The bevel tool adds a beveled edge to your image, but it does not look as good as if it were done in a real image editing program.
The Resample tool lets you resize your image, then saves it at that size. This is a good thing to do; however, FrontPage doesn't do a very good job of it. You will get much better results if you do this in Image Composer.
See http://outreach.missouri.edu/webteam/fpt/13a-fp.html for examples of beveled images.
Image Maps
An image map is a single image on a Web page that has two or more "hotspots" that are hyperlinks to other pages. A good image map will give users visual cues about what they will find behind each link. A geographical map of counties or regions is an ideal candidate for an image map.
Image maps used to be a complicated endeavor, but they are very easy to make in FrontPage.
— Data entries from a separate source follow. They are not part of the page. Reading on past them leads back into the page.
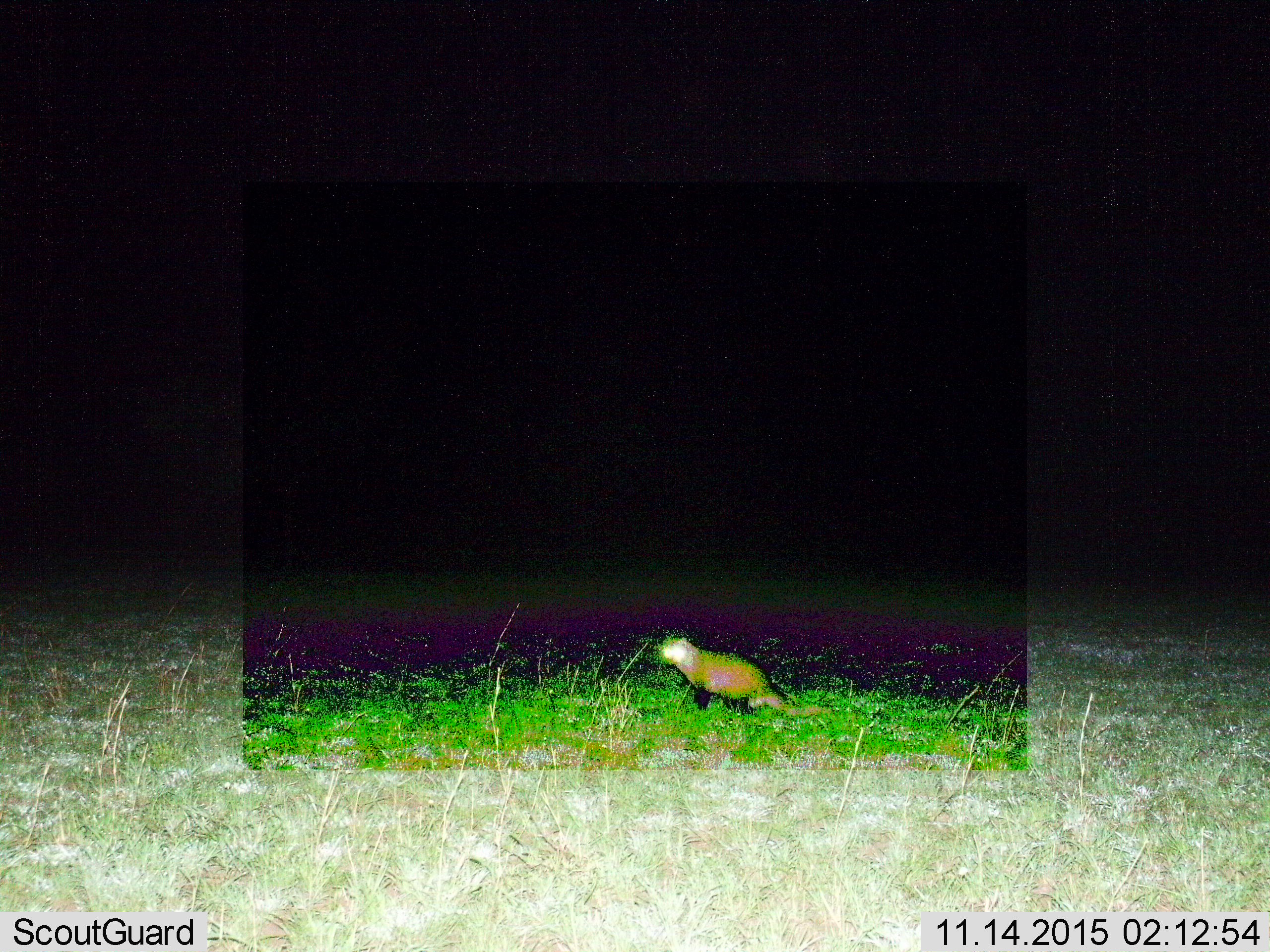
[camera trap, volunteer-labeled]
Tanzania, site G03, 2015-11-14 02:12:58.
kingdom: Animalia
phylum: Chordata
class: Mammalia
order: Carnivora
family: Herpestidae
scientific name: Herpestidae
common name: mongoose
Mongoose (Herpestidae), count 1. Behavior (volunteer vote fractions): standing 75%, resting 12%, moving 12%, interacting 0%. Young present (vote fraction): 0%. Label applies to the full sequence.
Place the image on your Web page just as you would any other image. Use either the rectangle, circle or polygon tool to select a region on your image to be the first hotspot. Use the tool that most closely resembles the shape of the hotspot area. When you release the mouse button on the circle or rectangle tool, or when you return to your beginning point with the polygon tool, the "Create a Hyperlink" screen pops up. Fill in the hyperlink information for that hotspot, just as if it were a hyperlink from any other text or image. Repeat until all hotspots are linked. Use the arrow tool (leftmost icon on the Image Toolbar) to adjust the location of your hotspot lines, if needed. Right-click on the image and bring up the Image Properties. Fill in the "default hyperlink" line with the file name of the page you are working on. This tells the browser that if the user clicks outside of a defined hotspot area, it won't do anything. If you don't fill this section in, the user may get an error message if they click outside your defined hotspots.